WORK ITEM:
Take the lines below from the one with "Sol Lewitt / Yvon Lambert 1987" through the one with "眼病予防 目薬 洗眼薬" and print only them, exactly. Don't print the pictures.
══ INPUT DATA
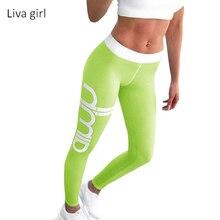 liva girl Black Pants Women Patchwork Transparent Fitness Leggings Clothing Trousers for Women 2017 Summer Leggings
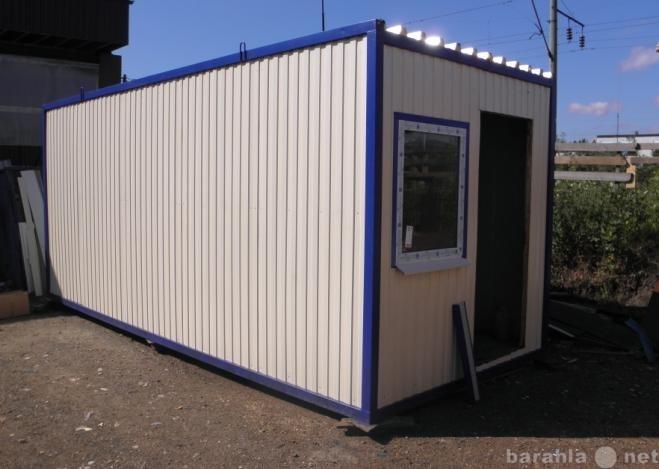 Продам Бытовка-контейнер 2,5х6,0м в Краснодаре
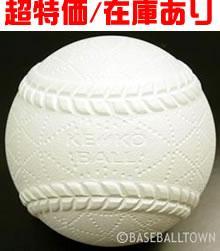 <野球用品/ボール>軟式B号球<新公認球>ナガセケンコー検定球ダース売り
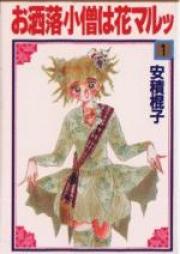 お洒落小僧は花マルッ 第01-10巻 [Oshare Kozou ni Hanamaru vol 01-10]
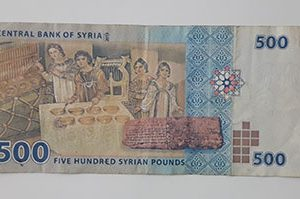 Foreign banknotes of Syria quality (non-bank)-cde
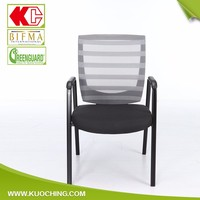 Good Quality Lumber Support Conference Chair Aluminum/Pratical Office Conference Chair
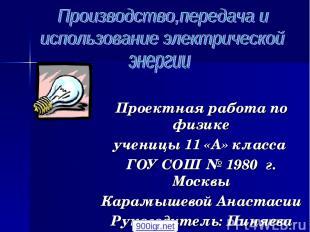 Проектная работа по физике ученицы 11 «А» класса ГОУ СОШ № 1980 г. Москвы Карамы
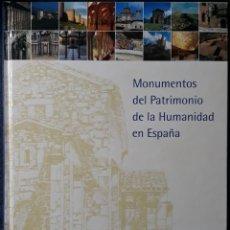 Libros de segunda mano: LIBRO MONUMENTOS DEL PATRIMONIO DE LA HUMANIDAD EN ESPAÑA. Lote 205836338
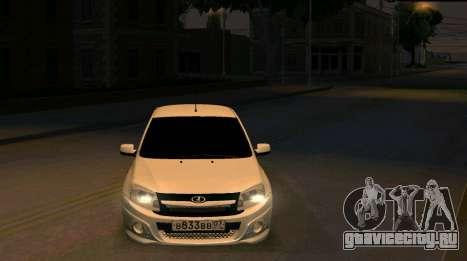 ВАЗ 2190 Sport для GTA San Andreas вид сзади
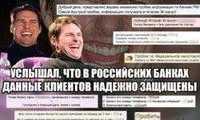 Почему в России не существует банковской тайны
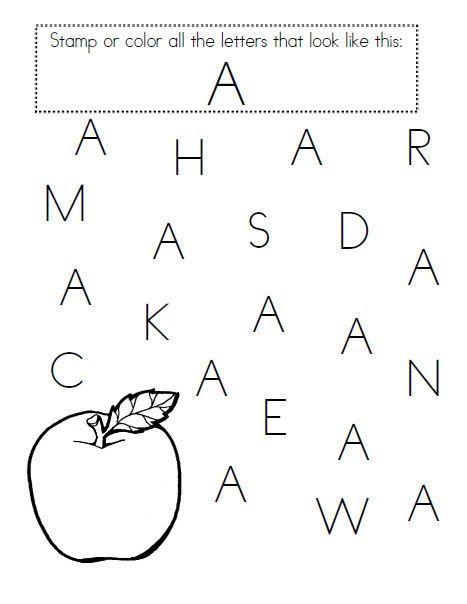 Great For Pre K Letter Recognition Alphabet Worksheets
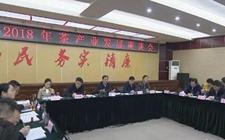 贵州省湄潭县:2018年茶产业发展座谈会召开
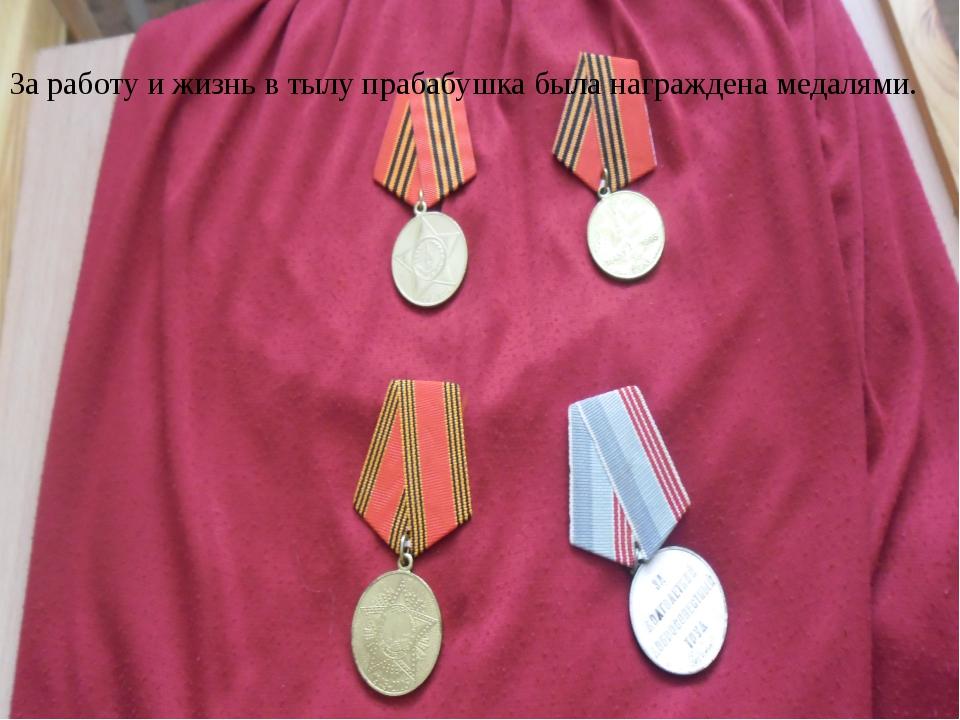 За работу и жизнь в тылу прабабушка была награждена медалями.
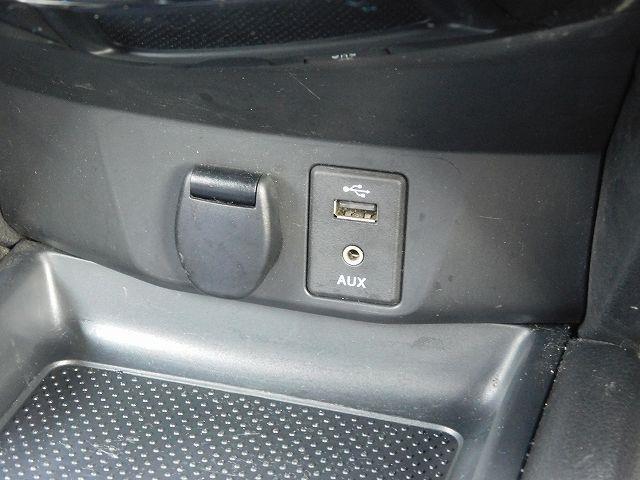 20Xt エマージェンシーブレーキパッケージ ・プッシュスタート・スマートキー・純正ナビTV・アラウンドビューモニター・Bluetooth・ETC・パワーバックドア・3列7人乗り・USB/AUXポート・クルーズコントロール・純正アルミホイール(15枚目)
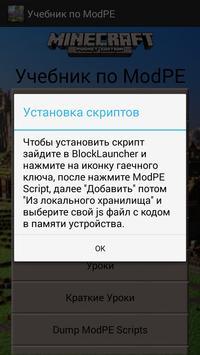 Учебник по ModPE apk screenshot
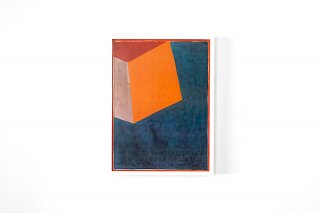 Sol Lewitt / Yvon Lambert 1987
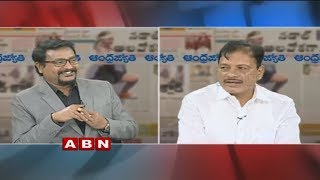Discussion on Clash Between Two Telugu States | Public Point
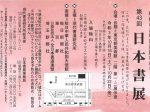 「第43回 日本書展」東京都美術館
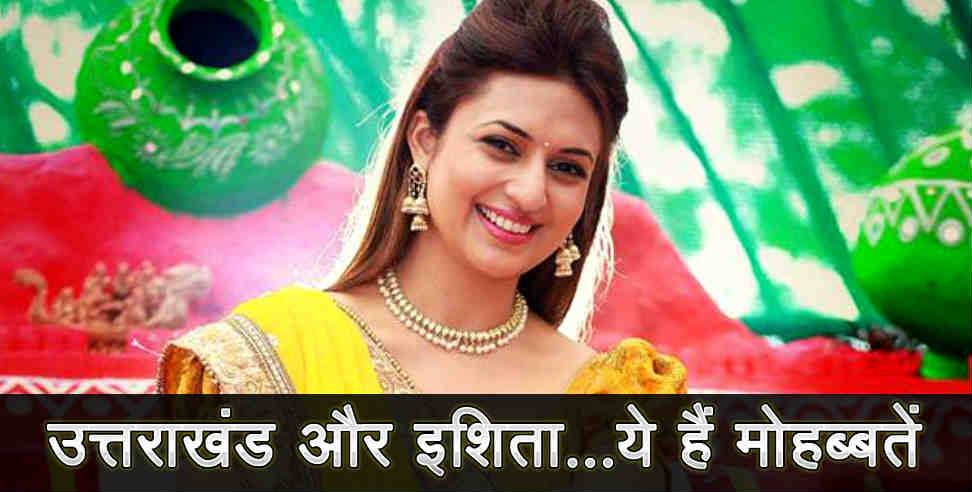 Image: Divyanka tripathi connection to uttarakhand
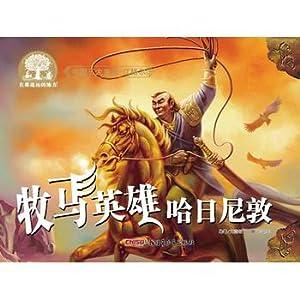 China's three epic Jiang Geer: Wrangler Hero: WEN ) LIU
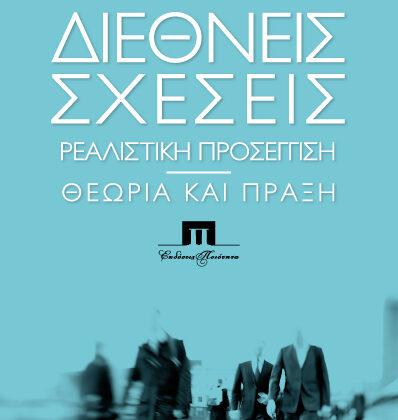 Σπυρόπουλος Μ. Γεώργιος, Διεθνείς σχέσεις. Ρεαλιστική προσέγγιση. Θεωρία και πράξη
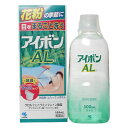 【第3類医薬品】[A] 小林製薬 アイボン AL (500ml) 眼病予防 目薬 洗眼薬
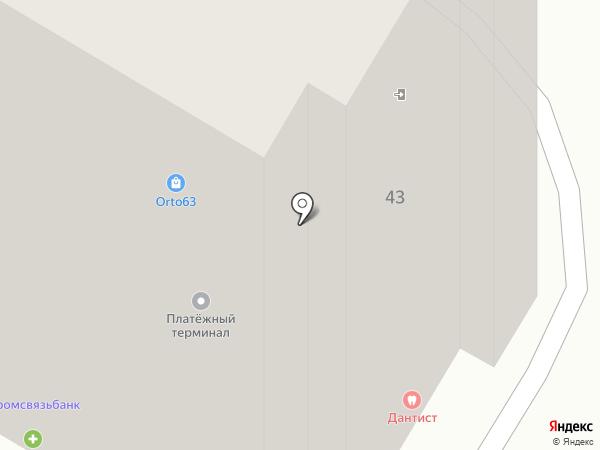 Совкомбанк, ПАО на карте Новокуйбышевска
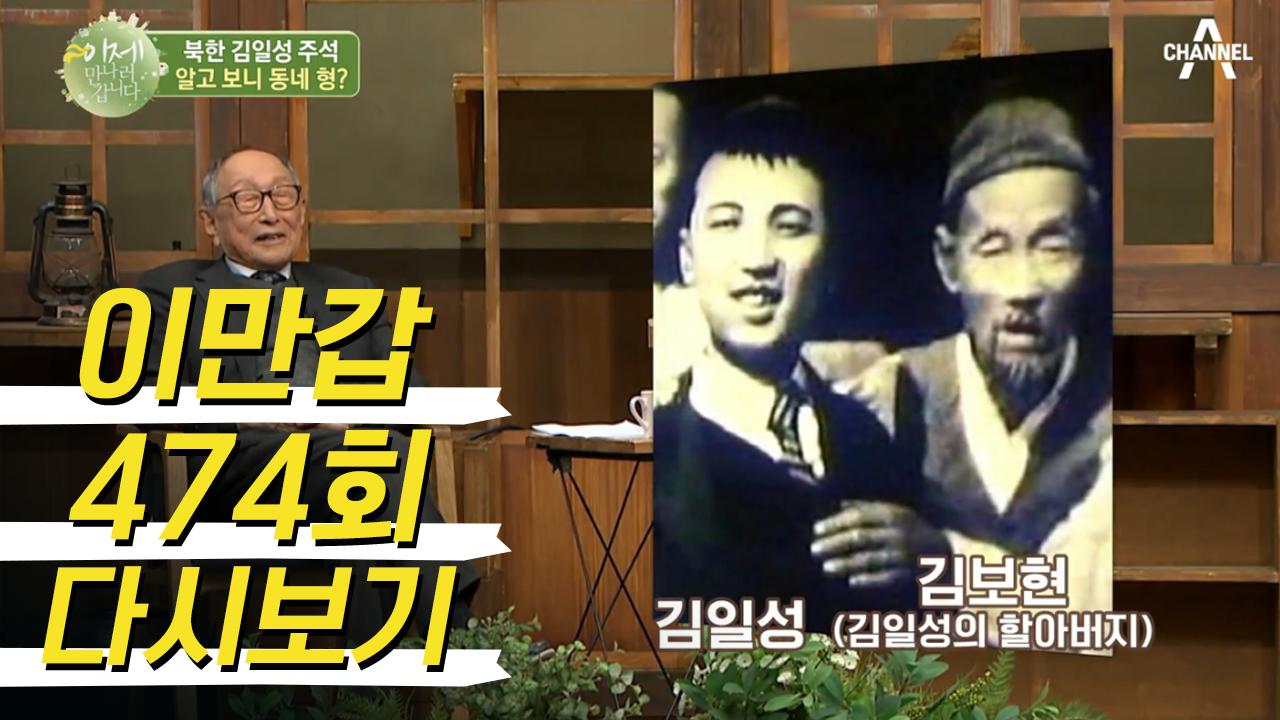 김일성과 함께 한 역사적인 아침 식사! 그의 본명은 따로 있었다? 이미지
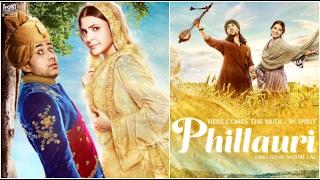 Anushka Sharma की Film Phillauri का Trailer हुआ Launch इस बार भूत बन के सबको हंसाएंगी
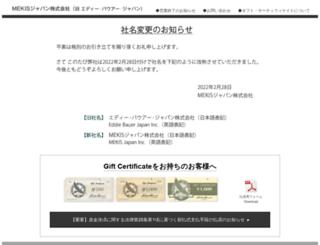 eddiebauer.jp screenshot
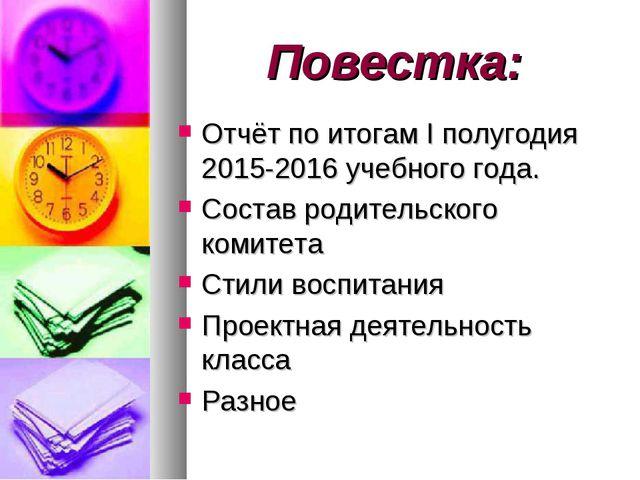 Повестка: Отчёт по итогам I полугодия 2015-2016 учебного года. Состав родител...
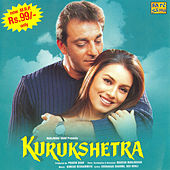 Kurukshetra by Various Artists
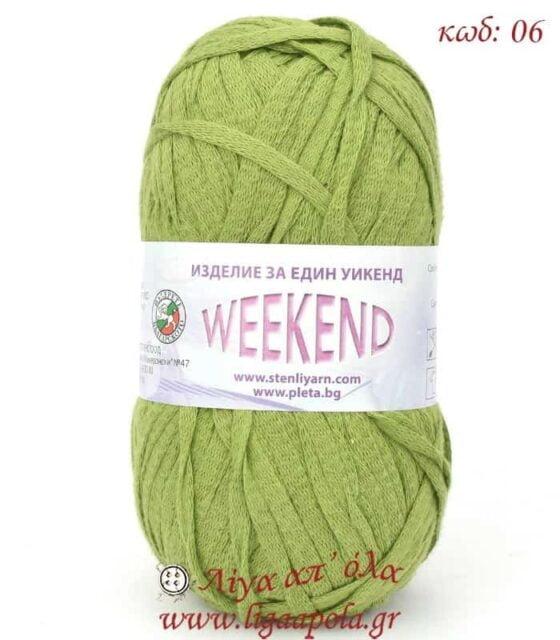Βαμβακερό καλοκαιρινό κορδέλα Weekend - Stenli
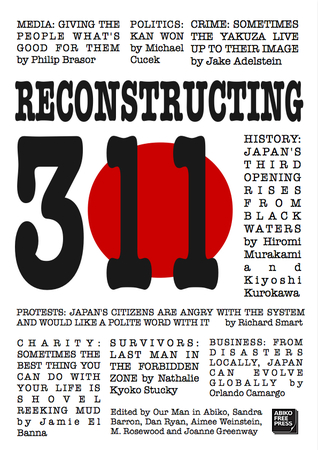 Reconstructing 3/11 by Jake Adelstein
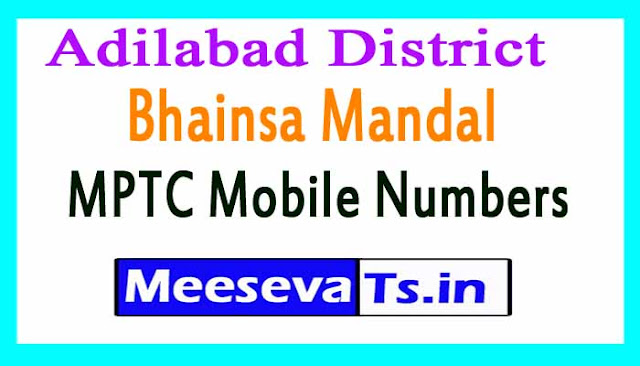 Bhainsa Mandal MPTC Mobile Numbers List Adilabad District in Telangana State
════
OUTPUT:
 Sol Lewitt / Yvon Lambert 1987
Discussion on Clash Between Two Telugu States | Public Point
 「第43回 日本書展」東京都美術館
 Image: Divyanka tripathi connection to uttarakhand
 China's three epic Jiang Geer: Wrangler Hero: WEN ) LIU
 Σπυρόπουλος Μ. Γεώργιος, Διεθνείς σχέσεις. Ρεαλιστική προσέγγιση. Θεωρία και πράξη
 【第3類医薬品】[A] 小林製薬 アイボン AL (500ml) 眼病予防 目薬 洗眼薬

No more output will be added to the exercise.